■ **Records for the task**:
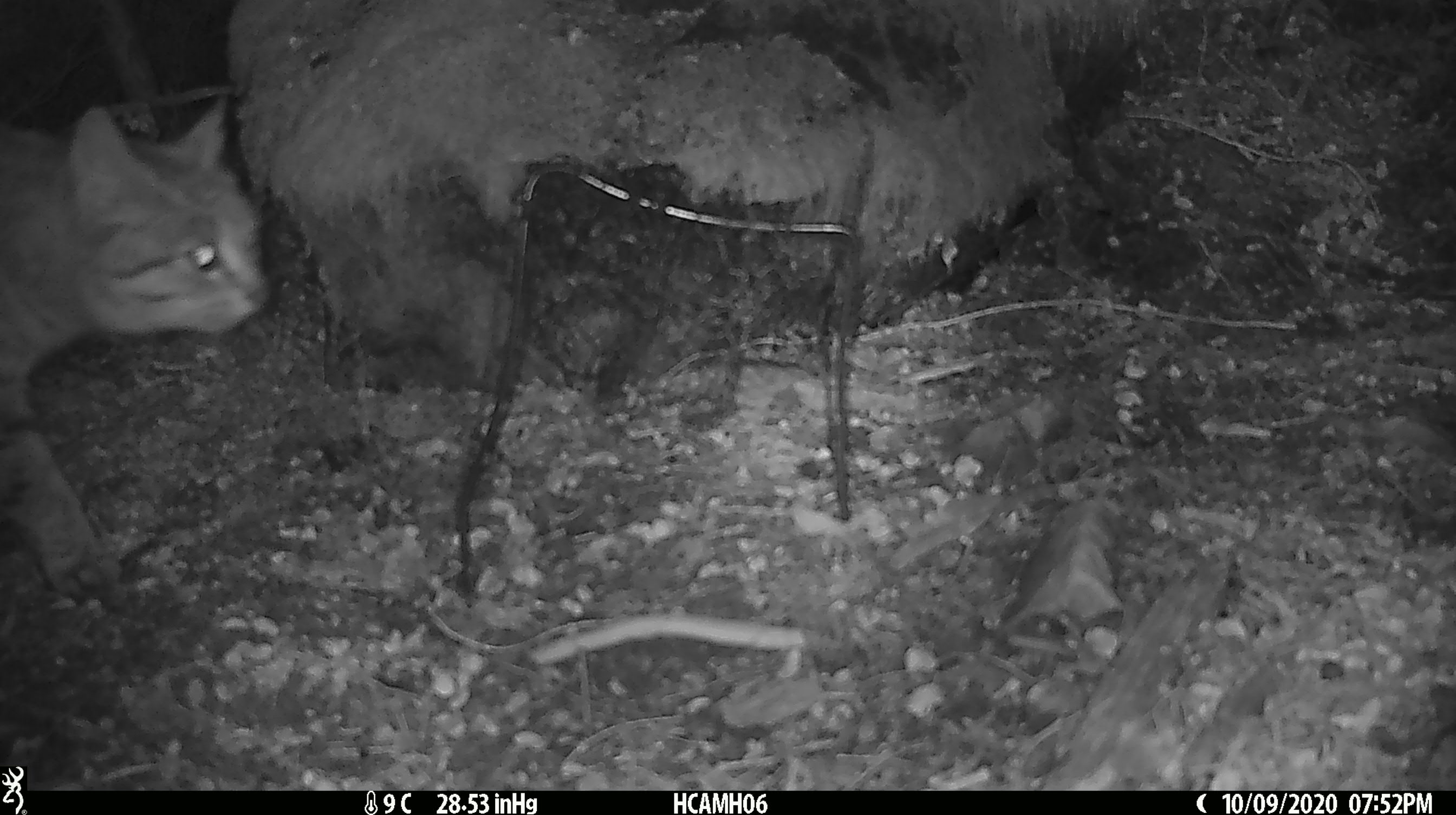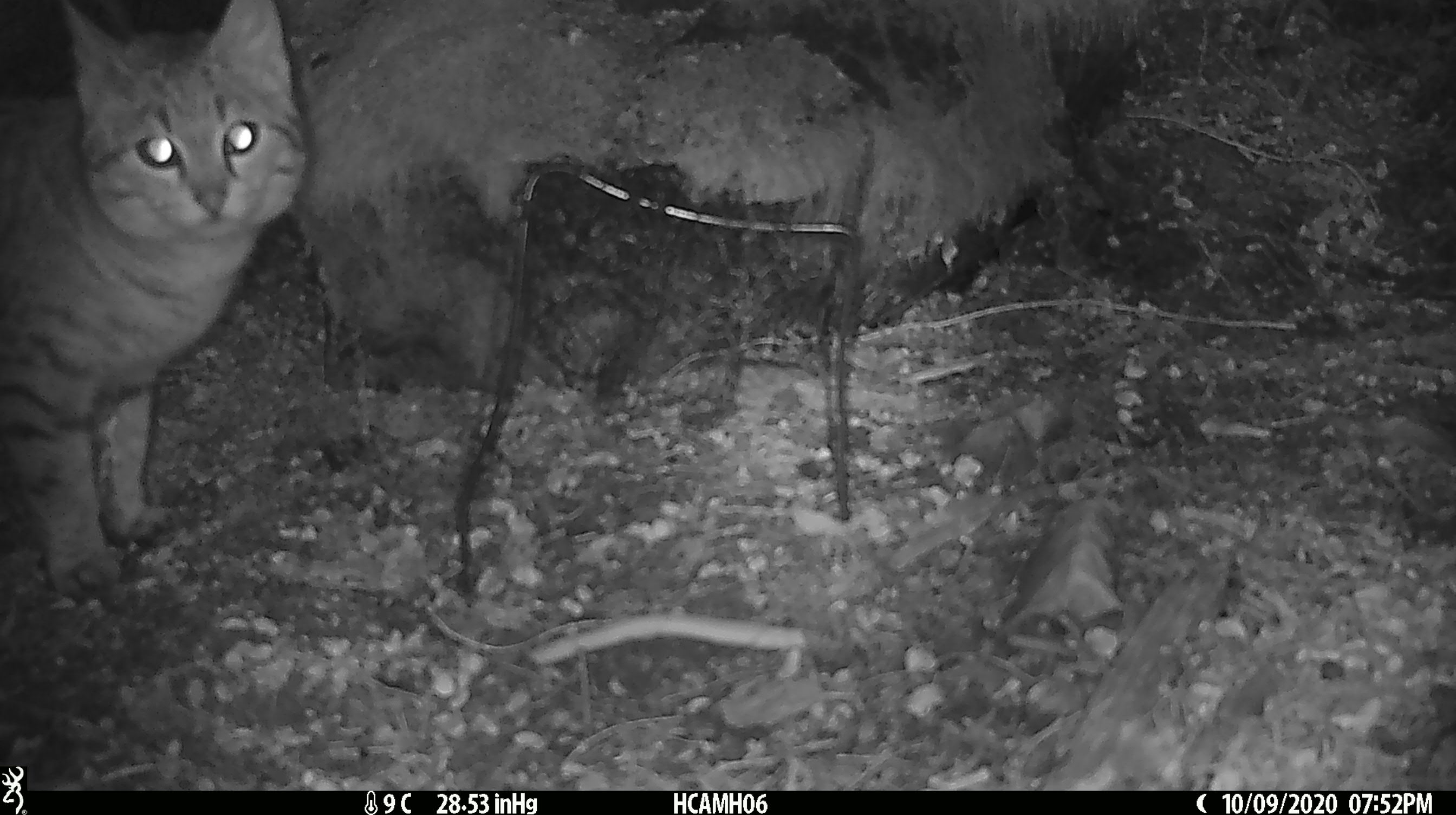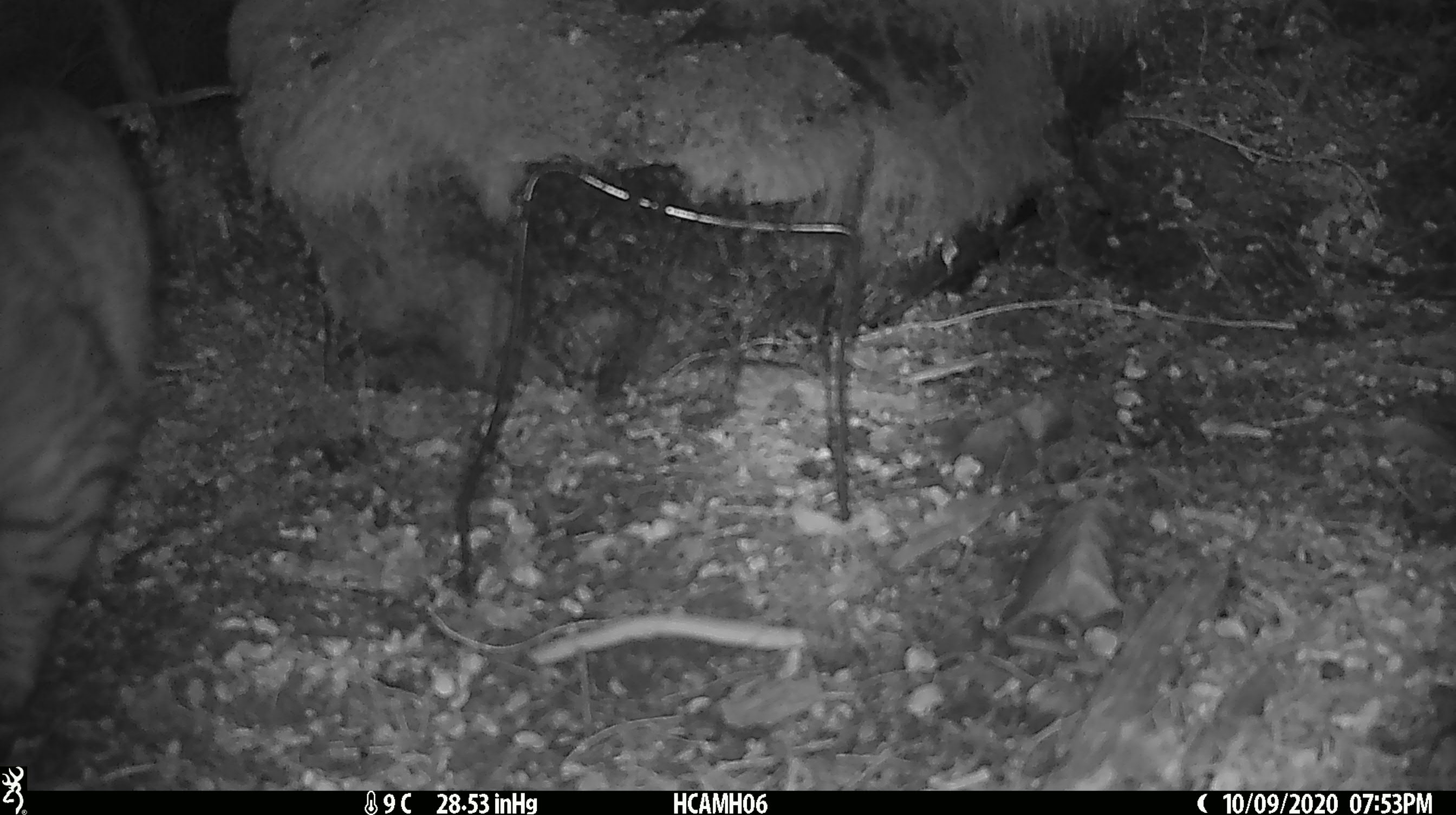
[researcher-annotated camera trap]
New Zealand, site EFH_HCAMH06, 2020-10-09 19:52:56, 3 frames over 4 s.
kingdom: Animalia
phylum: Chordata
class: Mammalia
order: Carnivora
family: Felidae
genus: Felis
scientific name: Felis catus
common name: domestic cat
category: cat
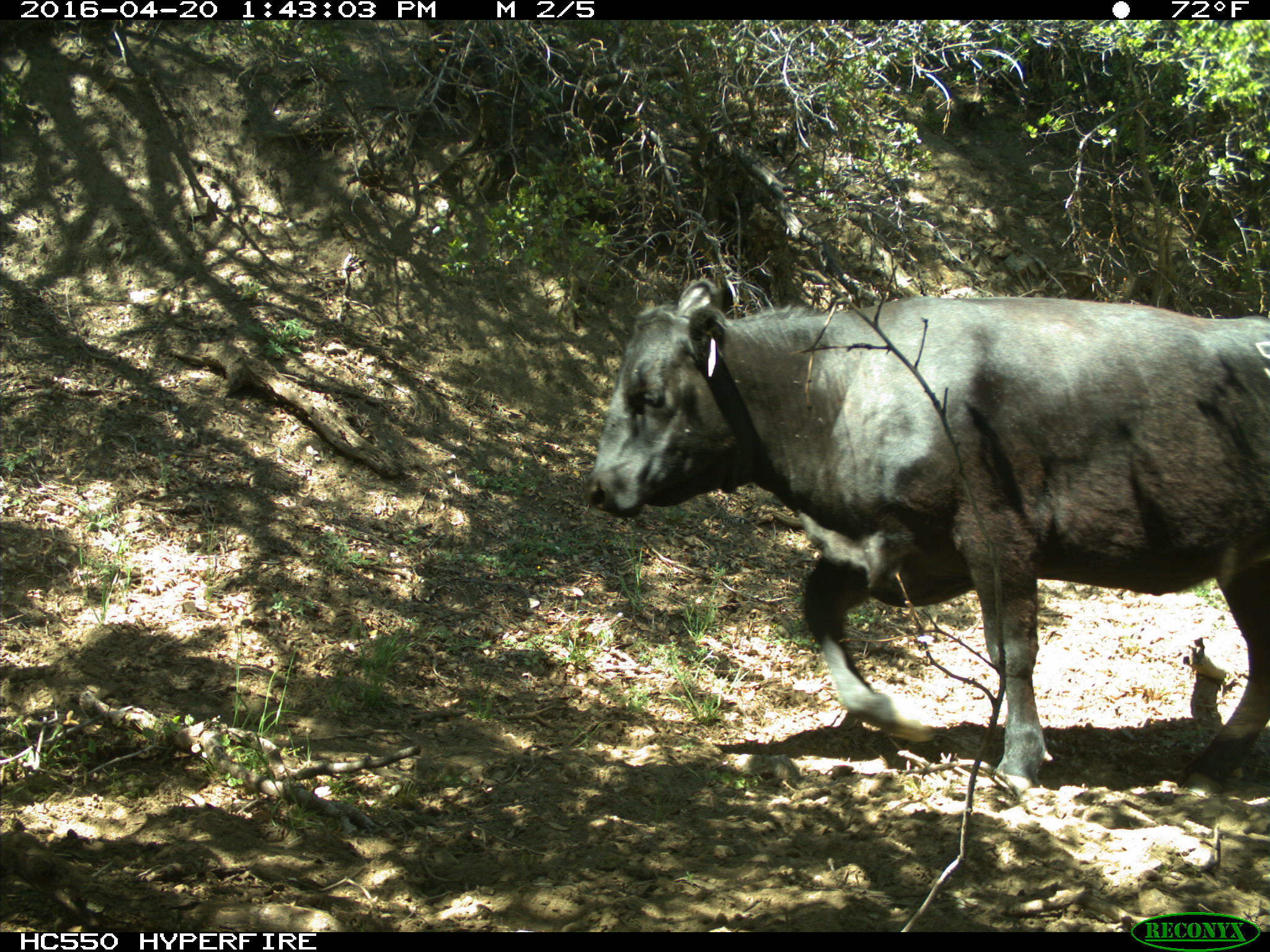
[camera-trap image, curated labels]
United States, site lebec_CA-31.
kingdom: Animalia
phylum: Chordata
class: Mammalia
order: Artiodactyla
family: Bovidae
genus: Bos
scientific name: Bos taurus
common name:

■ **Exercise**: Each record, word for word, should be printed again without its pictures.

■ **Result for this exercise**:
[researcher-annotated camera trap]
New Zealand, site EFH_HCAMH06, 2020-10-09 19:52:56, 3 frames over 4 s.
kingdom: Animalia
phylum: Chordata
class: Mammalia
order: Carnivora
family: Felidae
genus: Felis
scientific name: Felis catus
common name: domestic cat
category: cat
[camera-trap image, curated labels]
United States, site lebec_CA-31.
kingdom: Animalia
phylum: Chordata
class: Mammalia
order: Artiodactyla
family: Bovidae
genus: Bos
scientific name: Bos taurus
common name:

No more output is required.